Spätestens seit der industriellen Revolution sind die Menschen zum bestimmenden Faktor für die globalen Ökosysteme geworden. Diese Tatsache wird offensichtlich, wenn wir beispielsweise die durch menschliche Aktivitäten beeinflussten Sedimentverlagerungen betrachten. Diese liegen heute um das Dreissigfache über dem, was natürliche Prozesse bewirken. Durch den massiven Eingriff des Menschen in das Erdsystem werden aber nicht nur neue Landschaften geformt, sondern auch die Bedingungen für das Zusammenleben in unseren Städten fundamental verändert.

 

Vor diesem Hintergrund erscheinen die Lösungsvorschläge der aktuellen «grünen Bewegung» als wenig tragfähig.
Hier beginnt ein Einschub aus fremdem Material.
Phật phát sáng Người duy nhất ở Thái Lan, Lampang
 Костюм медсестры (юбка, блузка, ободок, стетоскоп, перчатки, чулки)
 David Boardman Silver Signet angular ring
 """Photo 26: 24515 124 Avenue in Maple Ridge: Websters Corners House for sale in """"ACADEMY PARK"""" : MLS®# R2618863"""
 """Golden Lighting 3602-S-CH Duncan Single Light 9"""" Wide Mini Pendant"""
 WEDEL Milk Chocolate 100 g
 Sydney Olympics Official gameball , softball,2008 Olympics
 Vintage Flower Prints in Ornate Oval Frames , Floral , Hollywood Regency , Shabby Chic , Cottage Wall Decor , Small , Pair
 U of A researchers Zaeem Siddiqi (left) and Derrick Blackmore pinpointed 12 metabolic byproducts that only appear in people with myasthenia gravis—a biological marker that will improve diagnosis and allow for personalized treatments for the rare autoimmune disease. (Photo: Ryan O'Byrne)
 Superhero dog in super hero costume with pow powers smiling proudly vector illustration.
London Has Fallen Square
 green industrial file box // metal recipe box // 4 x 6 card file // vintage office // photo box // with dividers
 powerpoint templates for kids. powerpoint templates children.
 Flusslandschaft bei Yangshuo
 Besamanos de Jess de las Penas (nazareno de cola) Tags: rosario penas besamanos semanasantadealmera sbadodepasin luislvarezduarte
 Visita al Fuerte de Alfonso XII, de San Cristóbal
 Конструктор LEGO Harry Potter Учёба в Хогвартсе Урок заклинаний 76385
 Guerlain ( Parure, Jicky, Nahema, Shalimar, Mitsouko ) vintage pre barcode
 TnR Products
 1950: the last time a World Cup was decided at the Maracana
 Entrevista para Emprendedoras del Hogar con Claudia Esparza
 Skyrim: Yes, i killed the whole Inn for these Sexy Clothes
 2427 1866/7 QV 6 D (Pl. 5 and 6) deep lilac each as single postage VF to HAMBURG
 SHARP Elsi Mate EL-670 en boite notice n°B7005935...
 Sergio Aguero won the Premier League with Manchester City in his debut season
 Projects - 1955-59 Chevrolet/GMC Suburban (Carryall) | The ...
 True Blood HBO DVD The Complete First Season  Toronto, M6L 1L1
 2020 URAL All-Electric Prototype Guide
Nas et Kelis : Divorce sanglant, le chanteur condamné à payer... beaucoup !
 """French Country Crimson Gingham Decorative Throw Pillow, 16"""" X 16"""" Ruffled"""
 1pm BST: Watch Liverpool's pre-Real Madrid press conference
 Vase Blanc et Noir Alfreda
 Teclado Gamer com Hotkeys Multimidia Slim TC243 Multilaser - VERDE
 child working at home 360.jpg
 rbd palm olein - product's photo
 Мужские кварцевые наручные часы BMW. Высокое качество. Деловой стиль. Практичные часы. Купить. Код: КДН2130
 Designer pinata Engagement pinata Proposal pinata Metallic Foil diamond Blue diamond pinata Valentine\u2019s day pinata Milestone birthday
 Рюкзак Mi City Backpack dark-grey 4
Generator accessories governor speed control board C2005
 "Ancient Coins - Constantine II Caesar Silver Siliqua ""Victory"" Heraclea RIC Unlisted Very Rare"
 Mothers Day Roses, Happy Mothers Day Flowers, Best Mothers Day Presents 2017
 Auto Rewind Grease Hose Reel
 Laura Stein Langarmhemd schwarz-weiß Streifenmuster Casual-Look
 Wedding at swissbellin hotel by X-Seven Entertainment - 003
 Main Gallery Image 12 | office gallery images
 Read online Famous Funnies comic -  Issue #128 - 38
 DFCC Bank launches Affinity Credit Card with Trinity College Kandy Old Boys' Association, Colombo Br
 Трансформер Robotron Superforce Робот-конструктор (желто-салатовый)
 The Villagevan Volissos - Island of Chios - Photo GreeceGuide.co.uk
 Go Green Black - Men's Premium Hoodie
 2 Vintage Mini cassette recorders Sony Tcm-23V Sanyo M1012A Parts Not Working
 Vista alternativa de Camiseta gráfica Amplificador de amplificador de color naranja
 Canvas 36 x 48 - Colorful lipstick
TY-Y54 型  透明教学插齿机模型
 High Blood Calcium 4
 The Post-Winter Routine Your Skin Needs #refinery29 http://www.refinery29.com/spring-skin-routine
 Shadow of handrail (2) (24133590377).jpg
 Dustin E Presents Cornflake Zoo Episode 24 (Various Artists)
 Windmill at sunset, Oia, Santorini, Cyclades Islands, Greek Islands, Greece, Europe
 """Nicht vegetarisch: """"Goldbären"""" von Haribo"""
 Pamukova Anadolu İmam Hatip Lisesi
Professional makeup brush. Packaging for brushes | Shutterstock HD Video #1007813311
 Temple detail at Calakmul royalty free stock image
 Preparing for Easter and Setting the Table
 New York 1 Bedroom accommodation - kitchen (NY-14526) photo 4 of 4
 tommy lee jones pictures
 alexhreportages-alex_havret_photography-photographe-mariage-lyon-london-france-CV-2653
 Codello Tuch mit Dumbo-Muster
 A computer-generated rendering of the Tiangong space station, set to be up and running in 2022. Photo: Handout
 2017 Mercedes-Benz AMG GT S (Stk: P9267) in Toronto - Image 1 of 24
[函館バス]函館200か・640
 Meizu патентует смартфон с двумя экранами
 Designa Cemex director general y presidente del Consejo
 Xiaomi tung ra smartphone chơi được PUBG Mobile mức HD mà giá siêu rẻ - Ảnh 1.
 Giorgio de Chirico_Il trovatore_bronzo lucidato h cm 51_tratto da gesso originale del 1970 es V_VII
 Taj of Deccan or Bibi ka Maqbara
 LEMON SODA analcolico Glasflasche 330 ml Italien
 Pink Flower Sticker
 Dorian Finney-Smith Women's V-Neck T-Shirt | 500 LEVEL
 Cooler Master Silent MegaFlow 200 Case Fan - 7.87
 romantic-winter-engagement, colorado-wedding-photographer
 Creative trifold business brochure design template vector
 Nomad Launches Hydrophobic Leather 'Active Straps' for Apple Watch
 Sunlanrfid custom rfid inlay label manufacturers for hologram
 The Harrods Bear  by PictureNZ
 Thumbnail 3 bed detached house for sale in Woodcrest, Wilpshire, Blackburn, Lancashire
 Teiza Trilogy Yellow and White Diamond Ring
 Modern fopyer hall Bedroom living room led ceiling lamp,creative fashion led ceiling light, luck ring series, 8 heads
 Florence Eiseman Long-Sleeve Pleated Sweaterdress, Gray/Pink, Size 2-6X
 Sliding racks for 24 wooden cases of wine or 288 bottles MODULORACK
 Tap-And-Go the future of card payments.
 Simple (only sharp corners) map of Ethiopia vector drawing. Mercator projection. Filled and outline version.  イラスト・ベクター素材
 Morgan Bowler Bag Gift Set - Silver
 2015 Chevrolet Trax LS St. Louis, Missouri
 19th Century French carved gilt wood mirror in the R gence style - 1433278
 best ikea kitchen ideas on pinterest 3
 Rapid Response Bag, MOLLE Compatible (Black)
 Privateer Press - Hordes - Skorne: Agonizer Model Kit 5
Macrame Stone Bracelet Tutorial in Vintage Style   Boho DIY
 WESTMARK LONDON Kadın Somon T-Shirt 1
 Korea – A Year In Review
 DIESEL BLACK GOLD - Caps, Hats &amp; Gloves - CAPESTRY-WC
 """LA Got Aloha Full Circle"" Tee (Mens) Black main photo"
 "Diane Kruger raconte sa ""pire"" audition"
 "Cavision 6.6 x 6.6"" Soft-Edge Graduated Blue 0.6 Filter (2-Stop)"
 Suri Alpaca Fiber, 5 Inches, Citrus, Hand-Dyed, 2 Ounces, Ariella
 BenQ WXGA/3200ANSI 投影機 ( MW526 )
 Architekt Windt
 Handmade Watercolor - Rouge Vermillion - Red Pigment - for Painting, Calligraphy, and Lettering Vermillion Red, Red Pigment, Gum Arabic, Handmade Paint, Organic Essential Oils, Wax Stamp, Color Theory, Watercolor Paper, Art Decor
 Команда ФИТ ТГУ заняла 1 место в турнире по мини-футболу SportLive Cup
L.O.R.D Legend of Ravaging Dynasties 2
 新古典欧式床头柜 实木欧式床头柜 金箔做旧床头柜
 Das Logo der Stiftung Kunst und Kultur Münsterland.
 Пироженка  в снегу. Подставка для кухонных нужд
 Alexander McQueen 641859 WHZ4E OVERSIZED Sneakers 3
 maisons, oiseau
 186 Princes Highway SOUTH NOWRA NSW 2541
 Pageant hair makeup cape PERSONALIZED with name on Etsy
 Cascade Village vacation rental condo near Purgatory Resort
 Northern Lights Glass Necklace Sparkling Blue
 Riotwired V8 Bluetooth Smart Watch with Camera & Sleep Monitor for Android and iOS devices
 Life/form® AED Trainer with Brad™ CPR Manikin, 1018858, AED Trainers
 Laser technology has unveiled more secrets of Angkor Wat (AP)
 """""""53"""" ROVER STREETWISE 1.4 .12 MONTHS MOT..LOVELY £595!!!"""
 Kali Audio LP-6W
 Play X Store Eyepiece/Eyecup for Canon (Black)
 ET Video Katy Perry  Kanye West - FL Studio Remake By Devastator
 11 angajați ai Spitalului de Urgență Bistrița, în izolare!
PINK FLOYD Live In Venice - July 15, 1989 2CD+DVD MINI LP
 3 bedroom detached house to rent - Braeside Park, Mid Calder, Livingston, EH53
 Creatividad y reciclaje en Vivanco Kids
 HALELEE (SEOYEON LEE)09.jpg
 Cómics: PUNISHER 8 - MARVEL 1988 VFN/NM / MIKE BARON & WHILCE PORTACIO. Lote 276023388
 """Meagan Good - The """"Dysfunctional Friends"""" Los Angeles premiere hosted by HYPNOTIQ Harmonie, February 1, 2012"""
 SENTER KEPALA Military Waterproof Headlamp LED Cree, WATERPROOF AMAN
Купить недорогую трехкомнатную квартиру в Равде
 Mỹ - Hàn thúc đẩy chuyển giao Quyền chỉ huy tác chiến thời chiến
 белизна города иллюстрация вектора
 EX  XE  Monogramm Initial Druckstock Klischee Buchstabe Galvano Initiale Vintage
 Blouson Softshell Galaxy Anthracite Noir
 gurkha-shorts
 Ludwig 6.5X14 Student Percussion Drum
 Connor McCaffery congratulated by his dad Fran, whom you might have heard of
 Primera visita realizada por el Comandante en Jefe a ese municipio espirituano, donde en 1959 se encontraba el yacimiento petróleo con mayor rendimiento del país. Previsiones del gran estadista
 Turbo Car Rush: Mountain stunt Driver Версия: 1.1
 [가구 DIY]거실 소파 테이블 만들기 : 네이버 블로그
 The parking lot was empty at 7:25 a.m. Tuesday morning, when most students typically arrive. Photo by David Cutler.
Die grünen Fassaden, vertikalen Gärten oder begrünten Brücken kümmern sich primär um ästhetische Aspekte und sind weder nachhaltig noch funktionieren sie als Teil eines Netzwerks gelebter öffentlicher Räume. Die Vegetation wird dabei appliziert auf ein konstruktives Gerüst, zum «neuen Ornament» der Landschaftsarchitektur degradiert.

 

Diesen fein säuberlich komponierten Bildern stellt Günther Vogt mit seinen Projekten einen systemischen Entwurfsansatz entgegen. Der Erfolg der Projekte misst sich dabei nicht ausschliesslich an den gestalterischen Qualitäten, sondern primär an den Konsequenzen für die Umwelt. Ganz im Sinne von Friedrich Law Olmsted, der auf die veränderten Umweltbedingungen seiner Zeit mit einer gesamtheitlichen Sicht auf den Raum begegnete, inkludiert ein solches Denken in Systemen den Einbezug unterschiedlichster Massstabsebenen und führt uns von der Miniatur zum Panorama der Stadtlandschaft.